Removing ‘duplicate’ results
Let’s say you are doing entity resolution, and as part of the process you’re running to determine unique nodes (e.g. Levenshtein/Sorensen-Dice etc.). Our data set could be the following:
Tomatoes <id:1>
Tomato <id:2>
Cheddar <id:3>
Cheddar<id:4>
where <id:x> is the node’s internal ID. Let’s say we wanted to run the following query, which will compare the two names for similarity:
MATCH (i1:Ingredient), (i2:Ingredient)
WHERE
i1 <> i2
AND apoc.text.sorensenDiceSimilarity(p1.name, p2.name) >0.8
RETURN i1.name, ID(i1), i2.name, ID(i2)
We’d get an output looking something like this:
Tomato, 2, Tomatoes, 1
Tomatoes, 1, Tomato, 2
Cheddar, 3, Cheddar, 4
Cheddar 4, Cheddar, 3
Whilst strictly we don’t have any duplicate results, we only really wanted to see one of each of the rows above, which we’d then go on and do some follow-on process with.
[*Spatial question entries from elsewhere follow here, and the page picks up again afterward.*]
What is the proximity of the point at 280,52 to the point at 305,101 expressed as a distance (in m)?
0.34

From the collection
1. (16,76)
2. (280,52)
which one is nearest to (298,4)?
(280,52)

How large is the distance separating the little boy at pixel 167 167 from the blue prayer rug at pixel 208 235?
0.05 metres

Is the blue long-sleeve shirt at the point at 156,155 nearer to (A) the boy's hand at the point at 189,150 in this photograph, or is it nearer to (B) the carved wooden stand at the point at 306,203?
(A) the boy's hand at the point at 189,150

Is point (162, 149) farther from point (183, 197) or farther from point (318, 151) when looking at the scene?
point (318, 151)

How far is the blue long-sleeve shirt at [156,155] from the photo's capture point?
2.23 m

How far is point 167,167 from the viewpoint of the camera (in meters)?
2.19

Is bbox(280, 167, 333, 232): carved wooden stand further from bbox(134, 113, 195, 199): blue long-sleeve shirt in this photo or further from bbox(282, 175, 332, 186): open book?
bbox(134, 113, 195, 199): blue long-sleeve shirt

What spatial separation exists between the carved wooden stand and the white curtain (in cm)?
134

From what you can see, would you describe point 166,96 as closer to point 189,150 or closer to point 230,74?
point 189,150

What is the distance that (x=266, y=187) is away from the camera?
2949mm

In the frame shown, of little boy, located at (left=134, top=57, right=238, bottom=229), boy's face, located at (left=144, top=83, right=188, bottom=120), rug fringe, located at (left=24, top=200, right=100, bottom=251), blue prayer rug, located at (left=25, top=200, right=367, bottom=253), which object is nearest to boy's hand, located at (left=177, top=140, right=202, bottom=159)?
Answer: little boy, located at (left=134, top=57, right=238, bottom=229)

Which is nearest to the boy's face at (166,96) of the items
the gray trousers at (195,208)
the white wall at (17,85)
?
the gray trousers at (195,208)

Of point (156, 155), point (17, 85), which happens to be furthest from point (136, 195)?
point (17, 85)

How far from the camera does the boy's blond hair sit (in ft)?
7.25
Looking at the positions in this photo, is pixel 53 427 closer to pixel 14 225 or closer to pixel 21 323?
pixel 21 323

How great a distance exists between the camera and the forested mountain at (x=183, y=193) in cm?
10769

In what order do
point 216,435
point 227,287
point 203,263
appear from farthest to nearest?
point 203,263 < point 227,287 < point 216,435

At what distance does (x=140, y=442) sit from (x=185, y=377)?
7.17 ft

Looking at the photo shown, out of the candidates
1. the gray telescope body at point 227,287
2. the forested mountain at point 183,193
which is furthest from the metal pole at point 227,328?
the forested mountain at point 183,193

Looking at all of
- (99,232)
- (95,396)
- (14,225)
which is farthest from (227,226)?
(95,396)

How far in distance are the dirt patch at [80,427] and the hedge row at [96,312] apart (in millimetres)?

If we slightly adjust the query as following:
MATCH (i1:Ingredient), (i2:Ingredient)
WHERE
i1 <> i2
AND apoc.text.sorensenDiceSimilarity(p1.name, p2.name) >0.8
AND ID(p1)<ID(p2)
RETURN i1.name, ID(i1), i2.name, ID(i2)
we will get the following:
Tomatoes, 1, Tomato, 2
Cheddar, 3, Cheddar, 4
Now we can think about linking these similar entities together!